■ **Text passage**
Do the drivers in your household know how to change a tire?

When I was a kid, I learned to change a tire by watching my dad. Of course, things have changed a bit since then.

What’s funny is I once showed one of my sisters how to change a flat. I was about 5 years old at the time and she’s 19 years older than me. :slight_smile:

Yep. My dad taught me how to change a tire, check the oil and various fluids, how to add said fluids if needed, and how to drive a stick shift.
Best things he ever did, in addition to basic home repair - like being able to turn off the water at main and electricity at the box and how to light a pilot light. (I should add that I’m a girl)

Bibliocat, yes, you should mention that you are a girl because too many fathers STILL forget to teach these things to daughters.

Do they think there is an auto-repair genie, or do they WANT their little girls to marry the first idiot with a socket wrench and a MAPS cylinder that comes alongs?

      • Well to locate the nail, just put some more air in the tire, and you can usually hear where it is leaking–especially if you run your hand over the tire. I have a bicycle pump too, remember? :smiley:
  • The “not enough space in the wheelarch” problem I haven’t had. You could just buy bent-nose pliers if you were really worried about that.
  • Here’s a fun fact: most people I have ever seen don’t know how to jump-start a car properly: did you know that you’re supposed to disconnect the dead vehicle’s battery? You should hook the running vehicle’s power up to the dead vehicle’s starter, and nothing else! The dead car should start up and run just fine with no battery attached at all, and you should make sure by letting it run with no battery for at least 2-3 minutes. If you “charge up” the dead battery, their alternator could be totally non-functional and the car would run for a couple minutes by firing off the battery alone --but then the car will just stop running again, a mile down the road. And hooking up a running alternator to a totally-dead battery can destroy the alternator on the “running” car-- alternators come with instructions that tell you NOT TO HOOK IT UP TO A TOTALLY DEAD BATTERY!
  • Also, automatic cars can’t be push-started that I have ever seen.
  • And modern engines use serpentine flat belts that pantyhose does not substitute well for… And in fact I recently had a breakdown due to the belt–my serpentine fan belt came off, because the belt tensioner was old and wouldn’t hold tight enough. So having another fan belt wouldn’t have helped much; without a new bent tensioner and the tools to put it on, any belt wouldn’t have stayed on anyway. And the belt was in good condition, but the tensioner was old, and you can’t really tell that by looking at it.

■ **Requirement**
Retype the part of the car-maintenance discussion from "What’s funny is" up to and including "that comes alongs?".

Region labeling records
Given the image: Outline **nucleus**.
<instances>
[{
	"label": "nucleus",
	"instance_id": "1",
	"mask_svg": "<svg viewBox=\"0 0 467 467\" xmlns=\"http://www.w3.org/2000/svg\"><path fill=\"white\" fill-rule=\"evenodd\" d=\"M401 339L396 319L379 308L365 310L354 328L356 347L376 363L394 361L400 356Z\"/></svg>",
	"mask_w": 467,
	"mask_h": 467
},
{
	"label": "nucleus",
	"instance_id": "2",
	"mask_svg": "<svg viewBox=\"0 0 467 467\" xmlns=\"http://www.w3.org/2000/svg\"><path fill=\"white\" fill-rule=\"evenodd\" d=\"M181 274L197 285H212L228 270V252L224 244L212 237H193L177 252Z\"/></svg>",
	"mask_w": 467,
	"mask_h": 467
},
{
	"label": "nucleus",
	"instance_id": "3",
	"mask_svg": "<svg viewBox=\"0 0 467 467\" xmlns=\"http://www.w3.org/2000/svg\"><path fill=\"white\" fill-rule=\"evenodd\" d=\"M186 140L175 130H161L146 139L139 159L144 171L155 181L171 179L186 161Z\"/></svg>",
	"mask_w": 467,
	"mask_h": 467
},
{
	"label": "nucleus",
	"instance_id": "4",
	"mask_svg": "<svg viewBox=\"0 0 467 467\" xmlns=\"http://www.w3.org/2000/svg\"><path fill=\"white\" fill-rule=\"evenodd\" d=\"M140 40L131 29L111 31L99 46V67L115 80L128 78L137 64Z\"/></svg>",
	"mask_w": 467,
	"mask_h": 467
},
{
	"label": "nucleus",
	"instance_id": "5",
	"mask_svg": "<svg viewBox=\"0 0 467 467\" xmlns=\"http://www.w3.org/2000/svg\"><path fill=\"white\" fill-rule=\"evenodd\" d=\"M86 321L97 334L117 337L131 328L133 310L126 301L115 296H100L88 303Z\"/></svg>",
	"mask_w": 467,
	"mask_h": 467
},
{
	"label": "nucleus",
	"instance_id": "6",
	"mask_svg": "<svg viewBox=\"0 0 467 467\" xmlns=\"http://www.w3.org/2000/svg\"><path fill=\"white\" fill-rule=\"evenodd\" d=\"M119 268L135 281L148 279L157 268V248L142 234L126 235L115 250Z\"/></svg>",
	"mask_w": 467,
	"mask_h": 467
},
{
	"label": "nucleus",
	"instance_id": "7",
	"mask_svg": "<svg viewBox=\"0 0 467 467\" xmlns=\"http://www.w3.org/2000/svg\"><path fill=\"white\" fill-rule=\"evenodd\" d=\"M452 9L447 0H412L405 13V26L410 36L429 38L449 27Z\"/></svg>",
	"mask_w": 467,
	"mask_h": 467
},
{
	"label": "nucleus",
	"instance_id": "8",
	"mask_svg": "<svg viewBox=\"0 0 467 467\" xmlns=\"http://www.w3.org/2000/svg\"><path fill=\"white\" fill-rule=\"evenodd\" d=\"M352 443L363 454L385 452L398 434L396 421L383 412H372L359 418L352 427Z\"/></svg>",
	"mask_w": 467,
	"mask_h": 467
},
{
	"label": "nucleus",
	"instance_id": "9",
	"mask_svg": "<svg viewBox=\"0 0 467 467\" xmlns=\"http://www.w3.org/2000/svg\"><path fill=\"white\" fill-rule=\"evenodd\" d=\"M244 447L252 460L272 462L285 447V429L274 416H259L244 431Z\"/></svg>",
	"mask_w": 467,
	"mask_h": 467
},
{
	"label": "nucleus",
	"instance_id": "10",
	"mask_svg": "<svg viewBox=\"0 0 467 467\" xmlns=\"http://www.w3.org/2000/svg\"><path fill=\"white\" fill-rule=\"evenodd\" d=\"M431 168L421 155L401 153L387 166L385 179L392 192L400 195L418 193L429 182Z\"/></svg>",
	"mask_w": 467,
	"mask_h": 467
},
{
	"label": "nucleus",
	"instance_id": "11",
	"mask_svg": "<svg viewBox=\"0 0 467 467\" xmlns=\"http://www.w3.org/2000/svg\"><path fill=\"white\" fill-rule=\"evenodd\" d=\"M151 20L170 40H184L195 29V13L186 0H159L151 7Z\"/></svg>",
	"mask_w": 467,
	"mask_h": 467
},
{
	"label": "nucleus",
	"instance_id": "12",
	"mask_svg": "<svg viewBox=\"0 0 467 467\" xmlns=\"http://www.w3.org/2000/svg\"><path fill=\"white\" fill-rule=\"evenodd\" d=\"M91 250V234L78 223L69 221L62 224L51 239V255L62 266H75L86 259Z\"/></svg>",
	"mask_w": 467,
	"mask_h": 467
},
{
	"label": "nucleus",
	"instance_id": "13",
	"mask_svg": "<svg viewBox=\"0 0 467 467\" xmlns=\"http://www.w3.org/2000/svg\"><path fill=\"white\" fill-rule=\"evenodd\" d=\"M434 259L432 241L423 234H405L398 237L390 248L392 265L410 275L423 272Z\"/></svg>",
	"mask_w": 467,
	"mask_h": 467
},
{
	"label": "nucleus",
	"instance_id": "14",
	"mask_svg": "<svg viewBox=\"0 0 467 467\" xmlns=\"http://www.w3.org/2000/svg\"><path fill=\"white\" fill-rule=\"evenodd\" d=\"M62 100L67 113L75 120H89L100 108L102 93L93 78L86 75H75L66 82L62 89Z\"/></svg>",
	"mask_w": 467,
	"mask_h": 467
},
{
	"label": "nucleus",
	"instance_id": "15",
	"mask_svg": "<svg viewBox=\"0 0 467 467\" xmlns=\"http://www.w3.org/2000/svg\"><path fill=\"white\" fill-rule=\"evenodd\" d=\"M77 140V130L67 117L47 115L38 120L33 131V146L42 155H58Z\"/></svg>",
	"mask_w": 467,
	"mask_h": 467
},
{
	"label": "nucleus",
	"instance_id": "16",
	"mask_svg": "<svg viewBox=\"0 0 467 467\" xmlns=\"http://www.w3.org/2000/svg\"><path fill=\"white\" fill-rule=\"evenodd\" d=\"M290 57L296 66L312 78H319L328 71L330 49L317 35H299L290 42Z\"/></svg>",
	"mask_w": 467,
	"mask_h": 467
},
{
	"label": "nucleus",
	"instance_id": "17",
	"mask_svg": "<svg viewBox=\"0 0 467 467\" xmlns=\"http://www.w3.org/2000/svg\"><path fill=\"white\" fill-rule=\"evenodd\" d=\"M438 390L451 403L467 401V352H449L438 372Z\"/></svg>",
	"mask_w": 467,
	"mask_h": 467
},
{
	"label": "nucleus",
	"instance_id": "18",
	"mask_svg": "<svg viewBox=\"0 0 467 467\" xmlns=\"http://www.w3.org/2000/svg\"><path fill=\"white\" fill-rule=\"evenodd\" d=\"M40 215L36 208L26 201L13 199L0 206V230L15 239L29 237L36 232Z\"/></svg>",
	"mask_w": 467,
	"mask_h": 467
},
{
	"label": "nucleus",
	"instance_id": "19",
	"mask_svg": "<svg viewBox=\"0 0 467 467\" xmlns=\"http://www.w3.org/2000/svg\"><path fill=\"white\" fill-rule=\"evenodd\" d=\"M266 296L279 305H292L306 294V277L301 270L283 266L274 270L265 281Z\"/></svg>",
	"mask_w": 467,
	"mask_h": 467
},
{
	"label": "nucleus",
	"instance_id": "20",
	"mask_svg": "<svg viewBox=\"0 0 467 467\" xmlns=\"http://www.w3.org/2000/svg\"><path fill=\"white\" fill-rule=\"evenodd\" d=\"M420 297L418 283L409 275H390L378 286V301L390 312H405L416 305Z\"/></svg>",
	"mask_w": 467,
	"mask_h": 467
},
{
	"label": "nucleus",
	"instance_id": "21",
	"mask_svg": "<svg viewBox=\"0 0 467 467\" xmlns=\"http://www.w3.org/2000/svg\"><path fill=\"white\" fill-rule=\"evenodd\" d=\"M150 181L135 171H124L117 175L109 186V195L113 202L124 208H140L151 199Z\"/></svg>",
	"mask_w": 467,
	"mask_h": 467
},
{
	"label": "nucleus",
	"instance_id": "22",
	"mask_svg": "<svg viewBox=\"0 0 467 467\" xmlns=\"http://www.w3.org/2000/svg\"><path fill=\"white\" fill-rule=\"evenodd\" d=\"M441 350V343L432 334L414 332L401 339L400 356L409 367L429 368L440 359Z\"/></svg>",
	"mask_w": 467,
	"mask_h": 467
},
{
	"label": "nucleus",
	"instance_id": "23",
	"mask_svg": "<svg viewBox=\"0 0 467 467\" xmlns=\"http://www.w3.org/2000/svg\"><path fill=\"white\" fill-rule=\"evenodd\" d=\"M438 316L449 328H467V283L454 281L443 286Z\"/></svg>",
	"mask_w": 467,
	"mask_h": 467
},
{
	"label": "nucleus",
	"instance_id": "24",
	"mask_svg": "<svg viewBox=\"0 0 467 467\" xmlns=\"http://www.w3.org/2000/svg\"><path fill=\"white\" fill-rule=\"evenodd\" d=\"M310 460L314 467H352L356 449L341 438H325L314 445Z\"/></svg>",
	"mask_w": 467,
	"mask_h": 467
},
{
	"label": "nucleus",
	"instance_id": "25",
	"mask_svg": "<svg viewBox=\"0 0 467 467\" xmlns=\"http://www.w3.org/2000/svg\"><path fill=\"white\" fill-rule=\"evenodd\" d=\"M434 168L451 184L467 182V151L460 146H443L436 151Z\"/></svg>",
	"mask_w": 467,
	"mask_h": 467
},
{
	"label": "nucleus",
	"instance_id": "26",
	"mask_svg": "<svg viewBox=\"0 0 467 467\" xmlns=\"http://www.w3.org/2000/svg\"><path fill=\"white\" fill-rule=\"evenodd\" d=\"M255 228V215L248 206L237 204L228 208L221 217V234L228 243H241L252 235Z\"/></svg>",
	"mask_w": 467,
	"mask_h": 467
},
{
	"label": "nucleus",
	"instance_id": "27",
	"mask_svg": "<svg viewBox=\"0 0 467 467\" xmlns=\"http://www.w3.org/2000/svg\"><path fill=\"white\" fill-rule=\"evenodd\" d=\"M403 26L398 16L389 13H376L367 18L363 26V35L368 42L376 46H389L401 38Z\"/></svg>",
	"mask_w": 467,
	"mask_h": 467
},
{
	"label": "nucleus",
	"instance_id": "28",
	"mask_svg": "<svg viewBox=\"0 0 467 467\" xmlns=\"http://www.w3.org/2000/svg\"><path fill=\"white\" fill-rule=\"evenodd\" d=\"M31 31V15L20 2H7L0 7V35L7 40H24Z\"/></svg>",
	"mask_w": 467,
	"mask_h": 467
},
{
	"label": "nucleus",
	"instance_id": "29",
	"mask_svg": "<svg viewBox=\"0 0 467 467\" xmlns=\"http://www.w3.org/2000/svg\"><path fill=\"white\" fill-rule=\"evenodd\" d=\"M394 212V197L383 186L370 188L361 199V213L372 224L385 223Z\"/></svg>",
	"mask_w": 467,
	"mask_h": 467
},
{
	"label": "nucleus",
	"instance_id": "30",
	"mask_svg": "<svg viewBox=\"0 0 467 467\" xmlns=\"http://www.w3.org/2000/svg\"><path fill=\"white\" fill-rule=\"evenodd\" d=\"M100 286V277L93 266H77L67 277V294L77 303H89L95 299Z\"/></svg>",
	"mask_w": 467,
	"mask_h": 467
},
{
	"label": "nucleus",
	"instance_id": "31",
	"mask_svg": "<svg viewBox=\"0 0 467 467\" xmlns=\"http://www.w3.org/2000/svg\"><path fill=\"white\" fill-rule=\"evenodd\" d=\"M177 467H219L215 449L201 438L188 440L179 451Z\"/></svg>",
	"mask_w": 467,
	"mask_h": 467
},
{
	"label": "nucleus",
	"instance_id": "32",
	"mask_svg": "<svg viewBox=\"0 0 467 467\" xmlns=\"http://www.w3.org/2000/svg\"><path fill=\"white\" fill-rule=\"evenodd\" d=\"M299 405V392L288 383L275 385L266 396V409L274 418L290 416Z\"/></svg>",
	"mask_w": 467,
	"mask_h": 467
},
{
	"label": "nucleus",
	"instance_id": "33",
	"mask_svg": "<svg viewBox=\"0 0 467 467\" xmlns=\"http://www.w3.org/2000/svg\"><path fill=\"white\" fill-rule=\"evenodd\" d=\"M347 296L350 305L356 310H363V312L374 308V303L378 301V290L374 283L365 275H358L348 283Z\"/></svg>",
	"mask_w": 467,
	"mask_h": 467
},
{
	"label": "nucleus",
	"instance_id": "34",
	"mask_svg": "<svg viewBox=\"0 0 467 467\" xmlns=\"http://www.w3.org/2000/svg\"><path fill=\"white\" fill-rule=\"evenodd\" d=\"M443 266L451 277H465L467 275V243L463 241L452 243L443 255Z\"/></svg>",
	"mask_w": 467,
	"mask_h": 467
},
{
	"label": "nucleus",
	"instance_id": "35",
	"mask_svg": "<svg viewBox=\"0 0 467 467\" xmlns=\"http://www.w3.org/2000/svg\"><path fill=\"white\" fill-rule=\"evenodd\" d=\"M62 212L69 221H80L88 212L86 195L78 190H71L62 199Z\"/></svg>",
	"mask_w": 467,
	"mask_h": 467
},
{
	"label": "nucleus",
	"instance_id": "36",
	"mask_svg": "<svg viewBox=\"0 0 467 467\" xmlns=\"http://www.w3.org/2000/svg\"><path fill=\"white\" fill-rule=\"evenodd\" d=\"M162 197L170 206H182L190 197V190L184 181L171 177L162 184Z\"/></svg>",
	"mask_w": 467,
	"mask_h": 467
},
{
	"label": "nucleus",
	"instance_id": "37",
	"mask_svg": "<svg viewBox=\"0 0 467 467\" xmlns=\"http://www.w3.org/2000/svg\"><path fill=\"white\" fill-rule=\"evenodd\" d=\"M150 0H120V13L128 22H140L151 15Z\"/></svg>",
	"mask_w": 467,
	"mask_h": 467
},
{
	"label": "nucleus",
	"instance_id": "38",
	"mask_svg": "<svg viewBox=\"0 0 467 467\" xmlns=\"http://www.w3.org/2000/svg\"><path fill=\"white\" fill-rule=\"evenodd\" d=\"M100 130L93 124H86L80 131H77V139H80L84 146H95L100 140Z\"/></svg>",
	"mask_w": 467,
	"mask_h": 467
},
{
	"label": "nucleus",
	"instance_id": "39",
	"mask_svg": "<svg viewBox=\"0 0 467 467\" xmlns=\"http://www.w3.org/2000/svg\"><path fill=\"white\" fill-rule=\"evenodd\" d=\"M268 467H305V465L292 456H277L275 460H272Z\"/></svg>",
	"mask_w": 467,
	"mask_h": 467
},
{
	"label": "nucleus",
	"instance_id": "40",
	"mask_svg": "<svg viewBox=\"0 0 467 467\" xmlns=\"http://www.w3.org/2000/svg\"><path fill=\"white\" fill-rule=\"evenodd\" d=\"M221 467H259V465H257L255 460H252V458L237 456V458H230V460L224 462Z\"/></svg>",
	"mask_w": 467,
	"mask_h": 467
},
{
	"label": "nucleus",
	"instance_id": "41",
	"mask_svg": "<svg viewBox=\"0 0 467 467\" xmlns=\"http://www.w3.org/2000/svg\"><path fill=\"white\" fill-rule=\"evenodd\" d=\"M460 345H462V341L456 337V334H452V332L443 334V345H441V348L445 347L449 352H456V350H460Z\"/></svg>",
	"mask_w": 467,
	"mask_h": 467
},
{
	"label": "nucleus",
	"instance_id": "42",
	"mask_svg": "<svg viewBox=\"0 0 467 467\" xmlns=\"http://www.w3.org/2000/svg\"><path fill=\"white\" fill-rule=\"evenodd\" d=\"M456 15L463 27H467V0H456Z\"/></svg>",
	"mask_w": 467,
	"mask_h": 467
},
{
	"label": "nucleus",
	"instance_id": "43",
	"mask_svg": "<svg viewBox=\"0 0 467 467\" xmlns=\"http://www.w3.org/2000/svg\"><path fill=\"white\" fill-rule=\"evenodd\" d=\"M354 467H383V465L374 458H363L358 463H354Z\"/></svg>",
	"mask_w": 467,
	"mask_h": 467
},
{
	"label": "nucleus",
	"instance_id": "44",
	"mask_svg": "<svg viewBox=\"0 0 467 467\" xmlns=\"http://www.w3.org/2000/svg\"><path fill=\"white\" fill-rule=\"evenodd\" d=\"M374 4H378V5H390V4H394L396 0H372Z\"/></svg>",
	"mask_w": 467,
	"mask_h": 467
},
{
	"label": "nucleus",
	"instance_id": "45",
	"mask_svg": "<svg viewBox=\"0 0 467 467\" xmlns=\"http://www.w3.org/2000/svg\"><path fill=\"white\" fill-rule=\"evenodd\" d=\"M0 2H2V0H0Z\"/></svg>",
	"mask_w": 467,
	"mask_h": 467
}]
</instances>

■ **Solution to the problem**
What’s funny is I once showed one of my sisters how to change a flat. I was about 5 years old at the time and she’s 19 years older than me. :slight_smile:

Yep. My dad taught me how to change a tire, check the oil and various fluids, how to add said fluids if needed, and how to drive a stick shift.
Best things he ever did, in addition to basic home repair - like being able to turn off the water at main and electricity at the box and how to light a pilot light. (I should add that I’m a girl)

Bibliocat, yes, you should mention that you are a girl because too many fathers STILL forget to teach these things to daughters.

Do they think there is an auto-repair genie, or do they WANT their little girls to marry the first idiot with a socket wrench and a MAPS cylinder that comes alongs?